**任务说明:** 将数据从第一行起，到含有“64L372 73L380 75L383”的那一行为止（含该行）的各行排成一个 JSON 字符串列表，每行对应一个字符串，空行略去，范围外的行不要包括。

**数据行:**
—————
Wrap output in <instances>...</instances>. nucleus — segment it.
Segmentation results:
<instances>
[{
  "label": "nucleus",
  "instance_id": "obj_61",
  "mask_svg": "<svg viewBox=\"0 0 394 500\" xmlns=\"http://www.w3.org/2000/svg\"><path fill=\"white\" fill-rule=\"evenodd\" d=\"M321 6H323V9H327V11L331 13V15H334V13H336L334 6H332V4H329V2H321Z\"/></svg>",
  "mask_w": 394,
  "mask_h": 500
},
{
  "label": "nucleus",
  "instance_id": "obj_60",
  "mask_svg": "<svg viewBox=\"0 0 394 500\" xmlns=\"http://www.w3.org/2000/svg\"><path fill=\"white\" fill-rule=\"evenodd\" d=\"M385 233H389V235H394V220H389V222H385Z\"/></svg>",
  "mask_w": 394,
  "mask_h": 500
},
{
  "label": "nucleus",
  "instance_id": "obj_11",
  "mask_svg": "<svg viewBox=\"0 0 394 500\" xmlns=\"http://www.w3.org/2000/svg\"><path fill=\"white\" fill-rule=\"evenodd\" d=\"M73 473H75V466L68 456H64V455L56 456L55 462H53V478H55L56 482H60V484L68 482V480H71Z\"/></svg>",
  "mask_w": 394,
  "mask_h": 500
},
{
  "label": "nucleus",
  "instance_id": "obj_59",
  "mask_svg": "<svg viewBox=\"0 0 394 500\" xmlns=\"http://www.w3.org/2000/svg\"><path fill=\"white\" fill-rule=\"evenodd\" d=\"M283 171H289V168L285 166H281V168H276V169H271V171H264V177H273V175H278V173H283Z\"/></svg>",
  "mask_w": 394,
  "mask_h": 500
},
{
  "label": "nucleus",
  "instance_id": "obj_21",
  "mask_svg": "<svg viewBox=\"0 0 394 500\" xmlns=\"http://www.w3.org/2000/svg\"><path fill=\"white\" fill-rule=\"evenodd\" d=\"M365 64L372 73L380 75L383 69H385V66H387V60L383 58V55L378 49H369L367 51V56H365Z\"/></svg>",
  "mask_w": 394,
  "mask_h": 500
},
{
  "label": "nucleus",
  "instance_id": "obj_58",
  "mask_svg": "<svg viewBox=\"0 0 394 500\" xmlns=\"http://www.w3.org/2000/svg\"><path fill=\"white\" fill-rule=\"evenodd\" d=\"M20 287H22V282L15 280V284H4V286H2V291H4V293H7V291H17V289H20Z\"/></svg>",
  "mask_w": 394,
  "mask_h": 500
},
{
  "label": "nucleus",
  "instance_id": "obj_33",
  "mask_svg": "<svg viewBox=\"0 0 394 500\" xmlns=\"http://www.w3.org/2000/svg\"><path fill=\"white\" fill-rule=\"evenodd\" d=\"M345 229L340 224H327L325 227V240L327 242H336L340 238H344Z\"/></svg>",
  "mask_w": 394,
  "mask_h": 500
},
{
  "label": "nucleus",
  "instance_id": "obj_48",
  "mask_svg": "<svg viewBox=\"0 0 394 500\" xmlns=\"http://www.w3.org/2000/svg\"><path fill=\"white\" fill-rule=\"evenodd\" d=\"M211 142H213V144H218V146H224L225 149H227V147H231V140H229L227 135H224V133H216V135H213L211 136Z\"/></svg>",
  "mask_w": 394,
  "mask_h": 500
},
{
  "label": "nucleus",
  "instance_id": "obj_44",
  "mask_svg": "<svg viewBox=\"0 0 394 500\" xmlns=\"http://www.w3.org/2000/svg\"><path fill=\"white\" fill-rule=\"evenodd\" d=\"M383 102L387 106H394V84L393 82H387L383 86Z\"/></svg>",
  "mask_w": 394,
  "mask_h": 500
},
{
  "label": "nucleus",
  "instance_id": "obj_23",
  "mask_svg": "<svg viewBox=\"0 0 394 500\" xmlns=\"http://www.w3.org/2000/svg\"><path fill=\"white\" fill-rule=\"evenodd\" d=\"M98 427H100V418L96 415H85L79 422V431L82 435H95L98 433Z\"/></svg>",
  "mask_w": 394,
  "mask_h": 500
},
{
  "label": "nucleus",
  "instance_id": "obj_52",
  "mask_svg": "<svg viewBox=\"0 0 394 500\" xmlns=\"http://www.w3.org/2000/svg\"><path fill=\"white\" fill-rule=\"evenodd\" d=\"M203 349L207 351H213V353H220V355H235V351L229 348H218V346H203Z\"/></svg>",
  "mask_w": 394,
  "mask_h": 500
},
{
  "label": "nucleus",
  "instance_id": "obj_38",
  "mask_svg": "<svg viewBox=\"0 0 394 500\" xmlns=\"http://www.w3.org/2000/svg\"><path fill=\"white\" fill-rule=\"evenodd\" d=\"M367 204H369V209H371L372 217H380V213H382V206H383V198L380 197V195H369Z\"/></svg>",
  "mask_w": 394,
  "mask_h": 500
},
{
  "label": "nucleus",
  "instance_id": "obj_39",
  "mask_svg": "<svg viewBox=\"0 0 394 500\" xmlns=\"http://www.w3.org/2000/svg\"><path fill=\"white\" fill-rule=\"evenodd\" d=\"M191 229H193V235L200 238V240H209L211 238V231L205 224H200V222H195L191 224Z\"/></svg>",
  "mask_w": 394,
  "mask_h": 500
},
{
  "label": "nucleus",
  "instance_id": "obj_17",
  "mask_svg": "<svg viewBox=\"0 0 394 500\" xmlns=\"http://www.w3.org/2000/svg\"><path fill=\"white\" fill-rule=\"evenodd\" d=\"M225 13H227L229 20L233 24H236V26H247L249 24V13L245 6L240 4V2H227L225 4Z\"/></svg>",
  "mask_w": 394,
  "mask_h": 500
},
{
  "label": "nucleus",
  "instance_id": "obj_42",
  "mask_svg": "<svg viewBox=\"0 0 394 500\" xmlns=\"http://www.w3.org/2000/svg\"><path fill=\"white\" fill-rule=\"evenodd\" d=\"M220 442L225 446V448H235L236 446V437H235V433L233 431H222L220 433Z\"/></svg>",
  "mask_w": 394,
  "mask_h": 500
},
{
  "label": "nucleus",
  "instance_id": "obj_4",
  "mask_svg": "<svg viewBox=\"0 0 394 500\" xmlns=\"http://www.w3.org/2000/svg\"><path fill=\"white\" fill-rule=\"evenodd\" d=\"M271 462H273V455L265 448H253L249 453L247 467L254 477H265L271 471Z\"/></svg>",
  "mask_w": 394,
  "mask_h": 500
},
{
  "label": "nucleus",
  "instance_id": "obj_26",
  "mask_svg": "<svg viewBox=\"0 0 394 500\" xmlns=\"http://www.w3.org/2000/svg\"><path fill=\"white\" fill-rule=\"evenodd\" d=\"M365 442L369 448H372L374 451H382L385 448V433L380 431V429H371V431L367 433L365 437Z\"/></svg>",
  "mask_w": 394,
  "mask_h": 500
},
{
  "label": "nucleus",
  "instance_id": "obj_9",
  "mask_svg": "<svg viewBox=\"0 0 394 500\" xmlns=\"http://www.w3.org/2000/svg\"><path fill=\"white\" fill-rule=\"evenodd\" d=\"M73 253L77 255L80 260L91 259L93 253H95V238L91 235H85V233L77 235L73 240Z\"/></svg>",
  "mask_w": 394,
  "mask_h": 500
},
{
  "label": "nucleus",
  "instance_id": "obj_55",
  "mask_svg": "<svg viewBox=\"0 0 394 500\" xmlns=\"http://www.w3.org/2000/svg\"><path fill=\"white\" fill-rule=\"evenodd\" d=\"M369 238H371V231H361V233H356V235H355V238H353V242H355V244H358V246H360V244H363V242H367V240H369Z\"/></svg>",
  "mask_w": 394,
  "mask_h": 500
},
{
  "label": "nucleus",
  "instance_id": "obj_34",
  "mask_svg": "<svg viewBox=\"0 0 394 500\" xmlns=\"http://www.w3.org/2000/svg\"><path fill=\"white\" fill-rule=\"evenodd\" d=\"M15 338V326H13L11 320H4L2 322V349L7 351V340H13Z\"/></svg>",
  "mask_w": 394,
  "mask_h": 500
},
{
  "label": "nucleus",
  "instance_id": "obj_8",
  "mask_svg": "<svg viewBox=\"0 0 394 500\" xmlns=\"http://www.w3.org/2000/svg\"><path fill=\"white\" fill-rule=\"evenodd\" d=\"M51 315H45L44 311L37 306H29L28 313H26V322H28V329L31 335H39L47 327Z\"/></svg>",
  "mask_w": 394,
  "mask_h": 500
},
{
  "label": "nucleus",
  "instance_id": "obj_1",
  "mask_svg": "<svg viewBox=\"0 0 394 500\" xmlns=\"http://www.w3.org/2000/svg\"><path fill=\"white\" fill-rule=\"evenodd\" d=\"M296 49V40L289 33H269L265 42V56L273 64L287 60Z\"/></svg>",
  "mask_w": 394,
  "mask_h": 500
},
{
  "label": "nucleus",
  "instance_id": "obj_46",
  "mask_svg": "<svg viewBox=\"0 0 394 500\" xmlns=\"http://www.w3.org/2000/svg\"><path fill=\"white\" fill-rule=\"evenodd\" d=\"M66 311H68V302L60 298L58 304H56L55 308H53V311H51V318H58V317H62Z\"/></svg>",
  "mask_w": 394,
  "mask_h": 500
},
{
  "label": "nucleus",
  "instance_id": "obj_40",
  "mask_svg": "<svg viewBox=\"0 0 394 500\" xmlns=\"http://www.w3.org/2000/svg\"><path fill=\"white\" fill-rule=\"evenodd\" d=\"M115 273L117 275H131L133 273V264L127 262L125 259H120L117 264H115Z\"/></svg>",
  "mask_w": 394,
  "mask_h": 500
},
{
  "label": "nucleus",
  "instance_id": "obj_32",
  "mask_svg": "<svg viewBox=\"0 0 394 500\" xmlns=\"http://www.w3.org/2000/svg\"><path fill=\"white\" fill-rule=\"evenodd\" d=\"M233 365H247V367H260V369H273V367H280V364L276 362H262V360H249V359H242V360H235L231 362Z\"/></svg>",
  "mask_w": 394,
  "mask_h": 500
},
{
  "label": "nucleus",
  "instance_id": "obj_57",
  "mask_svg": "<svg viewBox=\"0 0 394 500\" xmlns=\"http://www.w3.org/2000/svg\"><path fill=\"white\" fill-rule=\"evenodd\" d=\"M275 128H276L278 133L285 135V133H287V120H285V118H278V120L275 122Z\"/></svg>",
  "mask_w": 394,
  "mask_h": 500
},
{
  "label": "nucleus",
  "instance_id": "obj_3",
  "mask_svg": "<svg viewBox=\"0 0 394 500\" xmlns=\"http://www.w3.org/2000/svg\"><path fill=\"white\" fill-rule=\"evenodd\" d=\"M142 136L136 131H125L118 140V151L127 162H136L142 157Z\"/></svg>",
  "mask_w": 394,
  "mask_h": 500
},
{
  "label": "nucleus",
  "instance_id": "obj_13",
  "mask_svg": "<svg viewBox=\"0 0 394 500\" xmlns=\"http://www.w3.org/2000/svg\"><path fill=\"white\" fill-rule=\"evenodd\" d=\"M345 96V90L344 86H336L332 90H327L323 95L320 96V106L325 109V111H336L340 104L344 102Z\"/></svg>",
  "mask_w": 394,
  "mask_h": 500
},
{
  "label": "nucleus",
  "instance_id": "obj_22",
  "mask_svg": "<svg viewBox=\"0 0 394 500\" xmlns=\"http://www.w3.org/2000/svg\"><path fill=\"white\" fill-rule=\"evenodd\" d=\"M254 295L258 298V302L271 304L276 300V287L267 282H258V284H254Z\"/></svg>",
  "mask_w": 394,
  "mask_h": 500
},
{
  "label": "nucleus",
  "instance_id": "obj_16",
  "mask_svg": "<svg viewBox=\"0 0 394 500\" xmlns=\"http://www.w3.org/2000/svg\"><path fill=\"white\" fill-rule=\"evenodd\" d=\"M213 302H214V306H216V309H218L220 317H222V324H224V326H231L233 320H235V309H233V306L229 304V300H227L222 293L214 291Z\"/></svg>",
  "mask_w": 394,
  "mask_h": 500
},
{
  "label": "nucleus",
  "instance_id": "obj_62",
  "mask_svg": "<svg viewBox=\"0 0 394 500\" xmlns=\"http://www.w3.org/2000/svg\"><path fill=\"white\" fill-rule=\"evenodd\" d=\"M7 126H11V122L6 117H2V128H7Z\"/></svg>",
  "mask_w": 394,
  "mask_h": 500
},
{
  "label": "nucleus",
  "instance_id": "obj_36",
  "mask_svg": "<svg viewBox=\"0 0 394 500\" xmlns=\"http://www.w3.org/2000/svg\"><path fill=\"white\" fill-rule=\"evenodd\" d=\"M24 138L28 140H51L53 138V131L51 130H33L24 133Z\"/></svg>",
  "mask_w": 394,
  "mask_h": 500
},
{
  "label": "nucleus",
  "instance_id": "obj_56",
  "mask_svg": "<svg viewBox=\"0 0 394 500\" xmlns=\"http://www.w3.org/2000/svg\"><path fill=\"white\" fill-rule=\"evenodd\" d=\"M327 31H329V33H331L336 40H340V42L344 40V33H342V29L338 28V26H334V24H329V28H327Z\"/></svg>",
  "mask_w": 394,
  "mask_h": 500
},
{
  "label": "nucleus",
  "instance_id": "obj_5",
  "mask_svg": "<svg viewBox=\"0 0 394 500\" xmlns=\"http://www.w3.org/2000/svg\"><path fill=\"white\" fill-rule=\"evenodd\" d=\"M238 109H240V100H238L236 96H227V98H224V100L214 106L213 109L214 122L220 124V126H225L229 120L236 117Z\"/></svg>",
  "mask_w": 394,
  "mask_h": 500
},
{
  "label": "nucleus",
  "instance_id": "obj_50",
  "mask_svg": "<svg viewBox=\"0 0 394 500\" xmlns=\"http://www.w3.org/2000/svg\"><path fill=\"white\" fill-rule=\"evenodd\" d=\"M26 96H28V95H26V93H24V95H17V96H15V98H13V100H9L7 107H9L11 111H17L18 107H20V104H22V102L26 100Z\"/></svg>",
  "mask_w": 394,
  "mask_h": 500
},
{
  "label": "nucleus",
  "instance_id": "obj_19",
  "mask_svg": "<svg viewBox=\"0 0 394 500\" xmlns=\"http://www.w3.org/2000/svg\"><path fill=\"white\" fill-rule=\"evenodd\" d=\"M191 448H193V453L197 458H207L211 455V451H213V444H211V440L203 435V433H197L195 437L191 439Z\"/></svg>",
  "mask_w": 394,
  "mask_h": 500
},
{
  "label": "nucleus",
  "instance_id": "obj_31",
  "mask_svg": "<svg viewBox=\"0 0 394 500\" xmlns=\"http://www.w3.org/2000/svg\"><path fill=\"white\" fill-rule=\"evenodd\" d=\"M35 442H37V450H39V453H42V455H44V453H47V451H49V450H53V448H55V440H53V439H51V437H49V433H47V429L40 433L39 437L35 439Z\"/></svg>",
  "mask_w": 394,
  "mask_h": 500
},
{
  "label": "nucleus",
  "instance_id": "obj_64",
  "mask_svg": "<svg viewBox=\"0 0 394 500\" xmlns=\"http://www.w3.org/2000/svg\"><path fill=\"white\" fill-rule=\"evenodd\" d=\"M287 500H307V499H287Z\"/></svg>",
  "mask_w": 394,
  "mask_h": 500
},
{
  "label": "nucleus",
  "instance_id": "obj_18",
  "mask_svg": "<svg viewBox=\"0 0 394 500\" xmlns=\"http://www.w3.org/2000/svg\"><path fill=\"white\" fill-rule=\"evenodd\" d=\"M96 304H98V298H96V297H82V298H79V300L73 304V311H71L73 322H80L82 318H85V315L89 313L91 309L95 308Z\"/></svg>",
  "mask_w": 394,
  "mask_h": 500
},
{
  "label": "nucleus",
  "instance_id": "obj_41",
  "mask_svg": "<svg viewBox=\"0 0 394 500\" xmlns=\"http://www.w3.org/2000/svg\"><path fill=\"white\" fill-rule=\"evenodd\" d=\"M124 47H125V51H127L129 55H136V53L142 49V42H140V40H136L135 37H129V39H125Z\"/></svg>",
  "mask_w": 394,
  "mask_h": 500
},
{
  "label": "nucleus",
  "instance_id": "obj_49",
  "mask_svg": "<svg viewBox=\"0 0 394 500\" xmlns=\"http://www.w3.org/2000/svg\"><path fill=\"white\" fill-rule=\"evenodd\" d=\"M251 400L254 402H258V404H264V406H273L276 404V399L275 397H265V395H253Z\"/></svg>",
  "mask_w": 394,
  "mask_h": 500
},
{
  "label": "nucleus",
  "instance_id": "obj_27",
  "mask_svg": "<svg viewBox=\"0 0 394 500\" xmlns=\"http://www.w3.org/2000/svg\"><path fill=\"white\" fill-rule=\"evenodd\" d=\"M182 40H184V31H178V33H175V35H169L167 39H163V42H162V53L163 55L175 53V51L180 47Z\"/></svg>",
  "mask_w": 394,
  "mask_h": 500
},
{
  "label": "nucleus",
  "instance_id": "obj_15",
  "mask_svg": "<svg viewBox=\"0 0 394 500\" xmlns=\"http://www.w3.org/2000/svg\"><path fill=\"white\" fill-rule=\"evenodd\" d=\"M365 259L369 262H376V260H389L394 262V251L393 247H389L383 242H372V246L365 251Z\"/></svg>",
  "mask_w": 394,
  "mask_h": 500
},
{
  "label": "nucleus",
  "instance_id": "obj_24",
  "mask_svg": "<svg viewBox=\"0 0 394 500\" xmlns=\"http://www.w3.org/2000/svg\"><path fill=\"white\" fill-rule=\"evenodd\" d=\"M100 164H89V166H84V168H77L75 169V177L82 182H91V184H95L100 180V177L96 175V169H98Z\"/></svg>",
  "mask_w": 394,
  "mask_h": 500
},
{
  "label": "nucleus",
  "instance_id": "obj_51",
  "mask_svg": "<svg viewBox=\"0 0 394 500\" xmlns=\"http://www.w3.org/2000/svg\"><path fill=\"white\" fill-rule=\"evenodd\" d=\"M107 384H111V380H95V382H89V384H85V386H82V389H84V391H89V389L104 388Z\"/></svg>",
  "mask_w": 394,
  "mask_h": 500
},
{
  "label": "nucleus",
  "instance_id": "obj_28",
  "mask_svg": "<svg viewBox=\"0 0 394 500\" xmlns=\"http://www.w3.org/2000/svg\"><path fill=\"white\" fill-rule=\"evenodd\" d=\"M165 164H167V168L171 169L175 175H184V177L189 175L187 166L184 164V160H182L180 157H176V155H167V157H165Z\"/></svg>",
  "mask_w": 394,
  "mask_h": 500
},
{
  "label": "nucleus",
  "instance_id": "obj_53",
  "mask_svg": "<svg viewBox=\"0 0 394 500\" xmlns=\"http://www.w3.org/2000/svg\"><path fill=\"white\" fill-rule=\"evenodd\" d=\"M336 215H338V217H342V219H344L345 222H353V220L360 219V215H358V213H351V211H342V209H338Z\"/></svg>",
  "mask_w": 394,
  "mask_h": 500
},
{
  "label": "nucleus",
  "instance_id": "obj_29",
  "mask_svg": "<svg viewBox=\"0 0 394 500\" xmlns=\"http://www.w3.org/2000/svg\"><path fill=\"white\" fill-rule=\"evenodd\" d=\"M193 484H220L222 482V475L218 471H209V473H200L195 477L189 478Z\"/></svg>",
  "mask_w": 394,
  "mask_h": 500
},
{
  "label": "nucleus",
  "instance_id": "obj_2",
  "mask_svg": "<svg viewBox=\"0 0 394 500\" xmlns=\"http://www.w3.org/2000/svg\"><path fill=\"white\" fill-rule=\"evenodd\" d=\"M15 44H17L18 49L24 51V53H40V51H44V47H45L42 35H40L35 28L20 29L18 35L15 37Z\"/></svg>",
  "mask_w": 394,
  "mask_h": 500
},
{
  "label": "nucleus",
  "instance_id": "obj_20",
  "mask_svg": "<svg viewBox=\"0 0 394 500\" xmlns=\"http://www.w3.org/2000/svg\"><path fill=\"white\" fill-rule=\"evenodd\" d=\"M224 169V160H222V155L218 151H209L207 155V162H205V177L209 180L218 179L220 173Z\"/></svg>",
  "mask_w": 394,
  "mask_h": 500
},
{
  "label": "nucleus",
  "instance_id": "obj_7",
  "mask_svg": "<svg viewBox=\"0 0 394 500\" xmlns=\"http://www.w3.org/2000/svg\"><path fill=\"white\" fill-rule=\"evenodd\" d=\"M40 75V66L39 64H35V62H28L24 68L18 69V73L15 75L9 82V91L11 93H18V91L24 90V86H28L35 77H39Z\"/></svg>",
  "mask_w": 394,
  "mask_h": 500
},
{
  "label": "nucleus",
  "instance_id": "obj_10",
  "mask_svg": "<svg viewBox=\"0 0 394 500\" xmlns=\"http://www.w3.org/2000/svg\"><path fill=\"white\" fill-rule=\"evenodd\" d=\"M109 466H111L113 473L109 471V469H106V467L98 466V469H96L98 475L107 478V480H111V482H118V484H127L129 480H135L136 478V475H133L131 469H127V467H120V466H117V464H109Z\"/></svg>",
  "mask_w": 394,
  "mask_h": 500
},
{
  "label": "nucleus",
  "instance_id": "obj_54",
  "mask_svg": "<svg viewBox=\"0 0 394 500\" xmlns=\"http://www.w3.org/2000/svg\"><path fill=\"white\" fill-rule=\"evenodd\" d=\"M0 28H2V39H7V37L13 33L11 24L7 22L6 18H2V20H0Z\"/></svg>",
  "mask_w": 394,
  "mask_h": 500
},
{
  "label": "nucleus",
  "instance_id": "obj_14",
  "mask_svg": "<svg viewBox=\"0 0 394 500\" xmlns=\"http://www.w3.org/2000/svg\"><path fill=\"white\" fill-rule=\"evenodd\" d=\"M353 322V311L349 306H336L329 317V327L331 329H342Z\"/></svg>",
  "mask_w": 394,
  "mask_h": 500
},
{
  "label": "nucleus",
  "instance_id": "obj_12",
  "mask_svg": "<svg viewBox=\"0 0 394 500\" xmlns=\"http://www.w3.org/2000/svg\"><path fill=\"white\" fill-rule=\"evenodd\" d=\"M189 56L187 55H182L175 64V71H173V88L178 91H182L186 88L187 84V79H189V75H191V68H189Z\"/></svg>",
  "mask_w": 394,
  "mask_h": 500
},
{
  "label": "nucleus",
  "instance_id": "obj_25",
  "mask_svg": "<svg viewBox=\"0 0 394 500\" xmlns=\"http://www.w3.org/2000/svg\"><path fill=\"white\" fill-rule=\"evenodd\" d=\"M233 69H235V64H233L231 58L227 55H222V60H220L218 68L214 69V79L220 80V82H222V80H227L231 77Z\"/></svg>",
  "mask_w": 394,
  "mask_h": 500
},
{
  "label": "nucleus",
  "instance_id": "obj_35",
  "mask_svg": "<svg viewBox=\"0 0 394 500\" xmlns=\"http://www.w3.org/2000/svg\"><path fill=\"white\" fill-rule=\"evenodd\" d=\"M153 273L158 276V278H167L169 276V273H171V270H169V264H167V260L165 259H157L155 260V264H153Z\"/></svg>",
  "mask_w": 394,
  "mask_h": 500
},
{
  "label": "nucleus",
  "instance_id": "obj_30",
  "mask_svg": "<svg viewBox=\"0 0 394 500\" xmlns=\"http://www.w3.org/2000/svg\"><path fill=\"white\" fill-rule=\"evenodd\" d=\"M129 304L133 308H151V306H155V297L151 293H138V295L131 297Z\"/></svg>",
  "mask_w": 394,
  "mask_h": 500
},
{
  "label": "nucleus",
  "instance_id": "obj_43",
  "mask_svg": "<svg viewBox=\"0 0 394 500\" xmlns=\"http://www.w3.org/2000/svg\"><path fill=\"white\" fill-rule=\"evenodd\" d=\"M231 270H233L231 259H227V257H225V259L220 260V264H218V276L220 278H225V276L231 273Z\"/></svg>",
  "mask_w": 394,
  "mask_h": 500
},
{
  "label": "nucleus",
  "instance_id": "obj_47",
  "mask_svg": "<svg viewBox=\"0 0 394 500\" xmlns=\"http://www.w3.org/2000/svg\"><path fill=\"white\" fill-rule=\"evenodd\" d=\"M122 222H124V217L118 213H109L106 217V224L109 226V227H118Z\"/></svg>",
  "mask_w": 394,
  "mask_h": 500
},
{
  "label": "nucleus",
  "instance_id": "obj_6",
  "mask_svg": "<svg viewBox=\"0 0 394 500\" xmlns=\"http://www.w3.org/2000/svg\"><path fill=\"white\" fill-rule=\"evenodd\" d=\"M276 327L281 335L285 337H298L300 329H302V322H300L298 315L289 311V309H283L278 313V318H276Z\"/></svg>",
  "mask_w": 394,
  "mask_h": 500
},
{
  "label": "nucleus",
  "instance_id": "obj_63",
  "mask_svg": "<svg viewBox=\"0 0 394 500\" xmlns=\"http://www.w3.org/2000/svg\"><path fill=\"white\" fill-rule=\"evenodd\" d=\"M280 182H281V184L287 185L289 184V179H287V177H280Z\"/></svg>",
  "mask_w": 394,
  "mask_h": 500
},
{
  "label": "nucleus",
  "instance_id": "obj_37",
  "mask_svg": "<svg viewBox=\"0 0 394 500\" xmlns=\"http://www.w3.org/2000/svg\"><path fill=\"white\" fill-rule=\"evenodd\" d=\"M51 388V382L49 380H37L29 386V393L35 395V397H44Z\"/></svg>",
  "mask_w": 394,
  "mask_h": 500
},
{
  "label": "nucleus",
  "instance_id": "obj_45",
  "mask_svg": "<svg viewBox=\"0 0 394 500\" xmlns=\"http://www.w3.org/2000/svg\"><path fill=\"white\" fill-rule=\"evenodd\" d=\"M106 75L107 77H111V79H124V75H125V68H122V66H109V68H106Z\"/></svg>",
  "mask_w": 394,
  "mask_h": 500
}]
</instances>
—————
**解答:**
[
  "Wrap output in <instances>...</instances>. nucleus — segment it.",
  "Segmentation results:",
  "<instances>",
  "[{",
  "  \"label\": \"nucleus\",",
  "  \"instance_id\": \"obj_61\",",
  "  \"mask_svg\": \"<svg viewBox=\\\"0 0 394 500\\\" xmlns=\\\"http://www.w3.org/2000/svg\\\"><path fill=\\\"white\\\" fill-rule=\\\"evenodd\\\" d=\\\"M321 6H323V9H327V11L331 13V15H334V13H336L334 6H332V4H329V2H321Z\\\"/></svg>\",",
  "  \"mask_w\": 394,",
  "  \"mask_h\": 500",
  "},",
  "{",
  "  \"label\": \"nucleus\",",
  "  \"instance_id\": \"obj_60\",",
  "  \"mask_svg\": \"<svg viewBox=\\\"0 0 394 500\\\" xmlns=\\\"http://www.w3.org/2000/svg\\\"><path fill=\\\"white\\\" fill-rule=\\\"evenodd\\\" d=\\\"M385 233H389V235H394V220H389V222H385Z\\\"/></svg>\",",
  "  \"mask_w\": 394,",
  "  \"mask_h\": 500",
  "},",
  "{",
  "  \"label\": \"nucleus\",",
  "  \"instance_id\": \"obj_11\",",
  "  \"mask_svg\": \"<svg viewBox=\\\"0 0 394 500\\\" xmlns=\\\"http://www.w3.org/2000/svg\\\"><path fill=\\\"white\\\" fill-rule=\\\"evenodd\\\" d=\\\"M73 473H75V466L68 456H64V455L56 456L55 462H53V478H55L56 482H60V484L68 482V480H71Z\\\"/></svg>\",",
  "  \"mask_w\": 394,",
  "  \"mask_h\": 500",
  "},",
  "{",
  "  \"label\": \"nucleus\",",
  "  \"instance_id\": \"obj_59\",",
  "  \"mask_svg\": \"<svg viewBox=\\\"0 0 394 500\\\" xmlns=\\\"http://www.w3.org/2000/svg\\\"><path fill=\\\"white\\\" fill-rule=\\\"evenodd\\\" d=\\\"M283 171H289V168L285 166H281V168H276V169H271V171H264V177H273V175H278V173H283Z\\\"/></svg>\",",
  "  \"mask_w\": 394,",
  "  \"mask_h\": 500",
  "},",
  "{",
  "  \"label\": \"nucleus\",",
  "  \"instance_id\": \"obj_21\",",
  "  \"mask_svg\": \"<svg viewBox=\\\"0 0 394 500\\\" xmlns=\\\"http://www.w3.org/2000/svg\\\"><path fill=\\\"white\\\" fill-rule=\\\"evenodd\\\" d=\\\"M365 64L372 73L380 75L383 69H385V66H387V60L383 58V55L378 49H369L367 51V56H365Z\\\"/></svg>\","
]